しかし授業中、いつもの授業崩壊メンバーが、いつにも増してやたら煩い。ノートなど取らないくせに、「黒板が見えねぇ」とケチをつける。これぐらいなら、いつものことだ。なんだかんだとケチをつけては、相手の反応を見て悦ぶかわいそうな連中なのだ。しかし、次の瞬間、手塚ははたと戦慄を覚えた。

「そこのハゲ、見えねぇんだよ」

いやいや、あれはただのたわ言だ。
連中は所詮は授業崩壊メンバー。いちいち相手にしてやる必要はない。連中は自分に嫉妬しているだけだ。一緒になって授業崩壊を促進させ、生物教師を大泣きさせた上で担任からこっぴどく叱られるという失態を犯しながらも、自分だけちゃっかり成績トップを走ったことに不満を募らせているだけだろう。

「俺、勉強なんかしねぇよ」と言い張った仲間内、本気で突っ走った若干1名のバカは、赤点ぎりぎりで片手で崖にぶら下がる状況となり、特に根に持っている。

「手塚ぁ、女に囲まれて嬉しいか」
「今、おまえ女いないから飢えてんだろ?どっから手ぇつけるつもりだよ」

やたら絡む。今日は特にいらいらが激しいようだ。
授業崩壊チームSHO&RYUは、仲むつましげにぴたりと席を寄せ合っていた。机の下ではこっそり手と手を握り合い、言葉ない語らいに頬を染めていたのだが、それを生物の独身女に見咎められてからかわれたことにより、心に深手を負ったのだ。

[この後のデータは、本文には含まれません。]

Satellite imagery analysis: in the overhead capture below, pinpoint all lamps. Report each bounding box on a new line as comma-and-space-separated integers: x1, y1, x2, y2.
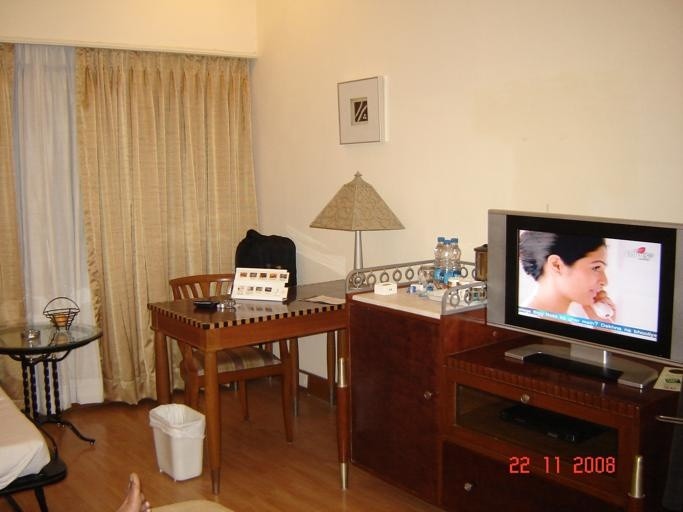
309, 170, 406, 285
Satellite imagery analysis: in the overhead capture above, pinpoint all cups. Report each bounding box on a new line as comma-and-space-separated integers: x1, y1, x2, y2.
222, 298, 236, 309
447, 277, 487, 303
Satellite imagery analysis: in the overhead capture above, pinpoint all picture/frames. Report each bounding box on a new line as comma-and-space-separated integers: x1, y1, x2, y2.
337, 75, 386, 145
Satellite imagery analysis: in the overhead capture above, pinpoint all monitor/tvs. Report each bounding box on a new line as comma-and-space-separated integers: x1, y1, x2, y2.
487, 208, 683, 391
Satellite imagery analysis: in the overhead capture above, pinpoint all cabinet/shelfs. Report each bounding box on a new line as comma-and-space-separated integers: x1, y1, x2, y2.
345, 259, 683, 511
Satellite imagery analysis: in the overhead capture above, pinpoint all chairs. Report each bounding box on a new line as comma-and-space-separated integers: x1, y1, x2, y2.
168, 273, 295, 444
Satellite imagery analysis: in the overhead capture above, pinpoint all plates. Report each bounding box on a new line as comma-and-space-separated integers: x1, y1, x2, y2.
193, 300, 220, 309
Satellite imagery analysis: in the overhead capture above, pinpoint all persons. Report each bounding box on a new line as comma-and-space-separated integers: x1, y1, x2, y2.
517, 227, 616, 329
115, 471, 152, 511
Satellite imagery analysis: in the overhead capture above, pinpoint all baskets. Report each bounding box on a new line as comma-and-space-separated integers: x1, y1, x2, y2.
43, 297, 80, 330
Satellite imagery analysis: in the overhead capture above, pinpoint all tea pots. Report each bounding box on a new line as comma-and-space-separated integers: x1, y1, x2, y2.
472, 244, 488, 280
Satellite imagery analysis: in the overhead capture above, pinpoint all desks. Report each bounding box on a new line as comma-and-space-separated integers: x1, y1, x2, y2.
146, 278, 359, 496
1, 323, 104, 445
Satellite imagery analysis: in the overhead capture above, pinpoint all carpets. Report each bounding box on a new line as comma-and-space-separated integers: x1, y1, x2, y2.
149, 499, 237, 512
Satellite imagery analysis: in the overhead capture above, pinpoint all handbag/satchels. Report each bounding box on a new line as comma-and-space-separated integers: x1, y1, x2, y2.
235, 230, 297, 287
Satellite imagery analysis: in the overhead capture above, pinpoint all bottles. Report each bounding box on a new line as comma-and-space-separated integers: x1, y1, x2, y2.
432, 236, 462, 288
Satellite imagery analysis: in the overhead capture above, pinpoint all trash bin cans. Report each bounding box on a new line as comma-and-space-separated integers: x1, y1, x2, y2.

彼らがわざと悪がきぶるには、そうした秘密も隠されていた。
誰にも知られてはならない、たった2人だけの秘密。それを隠すには、どうしようもない悪がきツートップの汚名を被る以外、他に道はなかったのである。

「見えねぇよ、ハゲ」
「頭下げろよ、ハゲ」
「どっか行けよ、ハゲ」

さすがの手塚も頭に来た。
だんとイスを蹴り上げて、立ち上がり、鼻息も荒くSHO&RYUに立ち向かう。「ちょっとちょっと、席ついてよ。授業中だよ」ぼんやりした教師の言葉など、耳には入らぬ。

「俺のどこがハゲだってんだ」
ぎろりとねめつけ、悪がきツートップも多少はたじろいだ様子だった。
しかし、さすがはSHO&RYUこれしきで負ける二人ではない。ぎろりと負けずにねめつけて、背後の女子生徒から鏡を奪った。化粧中の女子生徒が抗議する。

「見てみろよ、ハゲ」
「リーブ21に行けよ、ハゲ」

合わせ鏡の中に、見慣れぬ後頭部が映し出された。
ぱくりと割れた草原ヘアー。その中央部に、10円状の白い地肌が満月のようにくっきりと、浮かび上がっていたのである。